Problem/Motivation

When exporting large datasets to XLSX format using the batch method, DataExport::doProcessBatch() creates multiple PhpSpreadsheet\Spreadsheet objects per batch iteration but never calls disconnectWorksheets() to break their circular references.

PhpSpreadsheet objects contain circular references (Spreadsheet ↔ Worksheet ↔ Cell) that prevent PHP's refcount-based garbage collector from freeing them. Since Drupal's _batch_process() can run multiple batch operations within a single HTTP request (via its internal while-loop and timer), Spreadsheet objects from prior iterations remain in memory.

For a 1,100-row export with export_batch_size of 200 (6 iterations), each iteration loads two full Spreadsheet objects (the accumulated file and the current batch) plus creates a Writer — none of which are freed. This causes unbounded memory growth, ultimately crashing the PHP process. On PHP 8.3 with the built-in development server, this manifests as a segfault (General Protection Fault) or a silent OOM kill depending on the memory_limit setting.

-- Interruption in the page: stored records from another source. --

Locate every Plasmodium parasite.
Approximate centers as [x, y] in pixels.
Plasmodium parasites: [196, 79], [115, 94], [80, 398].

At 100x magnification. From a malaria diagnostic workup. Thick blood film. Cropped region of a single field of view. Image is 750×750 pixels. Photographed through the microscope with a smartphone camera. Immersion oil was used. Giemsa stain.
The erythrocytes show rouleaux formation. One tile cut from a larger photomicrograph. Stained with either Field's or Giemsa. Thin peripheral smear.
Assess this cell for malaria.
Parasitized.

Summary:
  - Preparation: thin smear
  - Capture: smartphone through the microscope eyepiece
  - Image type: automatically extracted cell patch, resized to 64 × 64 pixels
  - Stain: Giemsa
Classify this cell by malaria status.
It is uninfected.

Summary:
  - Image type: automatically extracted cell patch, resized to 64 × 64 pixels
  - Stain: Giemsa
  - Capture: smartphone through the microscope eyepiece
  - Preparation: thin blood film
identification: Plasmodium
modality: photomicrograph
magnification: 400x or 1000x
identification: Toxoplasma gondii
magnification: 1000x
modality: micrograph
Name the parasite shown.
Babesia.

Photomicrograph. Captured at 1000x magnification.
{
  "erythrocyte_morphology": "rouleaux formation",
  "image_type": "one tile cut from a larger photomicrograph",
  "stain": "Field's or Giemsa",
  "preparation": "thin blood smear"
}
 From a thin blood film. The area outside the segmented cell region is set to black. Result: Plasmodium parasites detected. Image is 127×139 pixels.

The problem is in src/Plugin/views/display/DataExport.php, lines ~897–917 (the "Workaround for XLS/XLSX" block).

Steps to reproduce

  1. Create a content type and populate it with 500+ nodes.
  2. Create a Views Data Export display configured with:
    • Format: XLSX
    • Export method: batch
    • Batch size: 100 (or any size that requires multiple iterations)
  3. Trigger the export.
  4. Monitor PHP memory usage during the batch. Memory grows linearly with each batch iteration and is never reclaimed.
  5. With a large enough dataset, the PHP process crashes (segfault on built-in server, or Allowed memory size exhausted on Apache/FPM).

A standalone PHPUnit test is attached that reproduces the memory growth pattern outside of Drupal's batch system.

Proposed resolution

Call disconnectWorksheets() and unset() on the $previousExcel, $currentExcel, and $objWriter variables after saving the merged result. This breaks the circular references and allows PHP's garbage collector to reclaim the memory between batch iterations.

<?php
$objWriter = IOFactory::createWriter($previousExcel, ucfirst($output_format));
$objWriter->save($vdeFileRealPath);

// Break circular references so PHP's GC can reclaim memory between
// batch iterations within a single HTTP request.
$currentExcel->disconnectWorksheets();
$previousExcel->disconnectWorksheets();
unset($currentExcel, $previousExcel, $objWriter);

This is the standard cleanup pattern recommended by the PhpSpreadsheet documentation.

Remaining tasks

Fix the code as per above suggestion...
Consider whether the same cleanup should be applied in Xls::encode() (the non-batch encoder path), which also creates Spreadsheet objects without calling disconnectWorksheets().

User interface changes

None.

API changes

None.

Data model changes

None.

CommentFileSizeAuthor
SpreadsheetBatchMemoryLeakTest.php_.txt6.63 KBdpagini
Command icon Show commands

Start within a Git clone of the project using the version control instructions.

Or, if you do not have SSH keys set up on git.drupalcode.org:

Comments

dpagini created an issue. See original summary.

steven jones made their first commit to this issue’s fork.

steven jones’s picture

Status: Active » Reviewed & tested by the community

Yeah, looks good and simple enough eh?

  • steven jones committed 33e4f712 on 8.x-1.x
    feat: #3586574 disconnect worksheets in XLS batches.
    
    By: dpagini
    By:...
steven jones’s picture

Status: Reviewed & tested by the community » Fixed

Thanks for the bug report. This will be in the next release.

Now that this issue is closed, review the contribution record.

As a contributor, attribute any organization that helped you, or if you volunteered your own time.

Maintainers, credit people who helped resolve this issue.

Status: Fixed » Closed (fixed)

Automatically closed - issue fixed for 2 weeks with no activity.

danharper’s picture

I can see this is in latest dev version which I have installed but I'm still getting 502 errors on xlsx only. CSV works fine.

There's no errors in the log file and it only seems to happen on production servers not on local dev.

I'm using batch export too with it cut down to 25 per batch on 5000 records, the records are slightly complex in terms of relationships etc.

Any pointers would be appreciated.

steven jones’s picture

@danharper I think getting some logs or visibility into what is going wrong is going to be the thing to do. Otherwise it could be almost anything!